MS. PSAKI: Let me —let me first say that you’re right that kids— there’s about a 72-hour time—timeframe where kids should be transferred from CBP facilities to HHS-sponsored facilities, and that is certainly our objective.
In terms of the specific kids that you mentioned, I would send you to DHS to give you more information on that. But that is not—that is not what we are hoping to achieve. We want these kids to be in facilities where they are getting access to health and medical assistance, to education. As you know, there are a number who have come into the country, and we’re trying to manage that as well and ensure that we are able to transfer them as quickly as possible. Not just to stay in HHS facilities either—to get them into families and sponsored homes, that is our human and moral objective from this administration.
But I would send you to DHS for any more specifics on those kids. It’s a fair question.
Q And I asked you a few weeks ago when you guys announced the outlines of the immigration executive orders: What is the message to people in Central America who are thinking of making this trip? You gave an answer then. I guess I’d ask you: Is the administration—is the U.S. government doing enough to make clear to that part of the world it’s not worth making this kind of a trip?
MS. PSAKI: Well, we can always do more. And I think the challenge here, as you know, is that people are fleeing prosecution. They’re fleeing very difficult economic circumstances and hardship. And there hasn’t been enough time to do enough to impact the circumstances on the ground in a number of these communities.

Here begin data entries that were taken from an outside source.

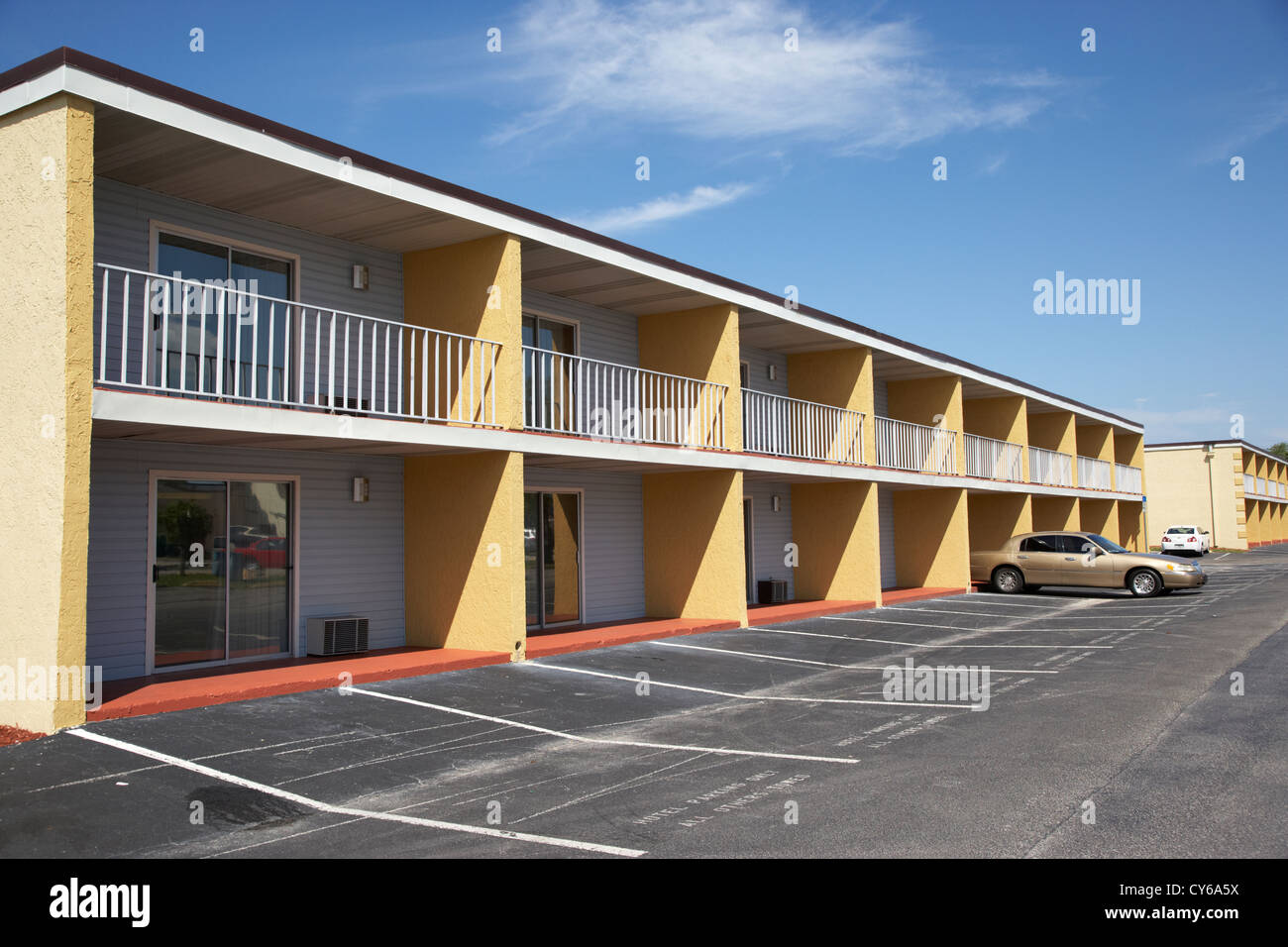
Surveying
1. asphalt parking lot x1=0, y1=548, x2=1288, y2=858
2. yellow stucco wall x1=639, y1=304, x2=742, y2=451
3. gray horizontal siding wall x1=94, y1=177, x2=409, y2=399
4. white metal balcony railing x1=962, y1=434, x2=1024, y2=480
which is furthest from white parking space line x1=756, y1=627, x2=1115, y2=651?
white metal balcony railing x1=962, y1=434, x2=1024, y2=480

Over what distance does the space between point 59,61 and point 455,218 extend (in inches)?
177

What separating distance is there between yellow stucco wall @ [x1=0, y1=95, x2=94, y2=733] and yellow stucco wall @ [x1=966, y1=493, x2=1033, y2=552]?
24.1 m

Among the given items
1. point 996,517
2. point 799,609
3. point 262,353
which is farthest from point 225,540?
point 996,517

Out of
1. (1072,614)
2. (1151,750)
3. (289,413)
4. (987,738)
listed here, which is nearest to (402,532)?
(289,413)

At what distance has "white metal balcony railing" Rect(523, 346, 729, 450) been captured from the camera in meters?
15.5

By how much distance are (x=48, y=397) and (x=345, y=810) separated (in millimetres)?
4260

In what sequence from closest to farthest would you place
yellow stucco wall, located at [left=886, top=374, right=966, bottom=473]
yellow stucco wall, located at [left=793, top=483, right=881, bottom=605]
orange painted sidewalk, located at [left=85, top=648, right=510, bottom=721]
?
orange painted sidewalk, located at [left=85, top=648, right=510, bottom=721]
yellow stucco wall, located at [left=793, top=483, right=881, bottom=605]
yellow stucco wall, located at [left=886, top=374, right=966, bottom=473]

And obviously, as these unaccompanied kids come to the border, it’s completely heartbreaking. We’re not going to expel these kids. We want to process and get them into facilities as quickly as possible. But certainly, we’re always looking for ways to do more to communicate more effectively and clearly with communities in the region about why this is not the time to come. We need more time to put in place a humane and moral immigration system.
Q So parents should not be sending their kids north right now?
MS. PSAKI: Absolutely not. This is not the time to come. We don’t—we have not had the time to put in place an immigration system, an immigration policy. We don’t have the processing we need at the border. Obviously, we’re continuing to struggle with facilities to ensure that we’re abiding by COVID protocols. So this is definitely not the time to come.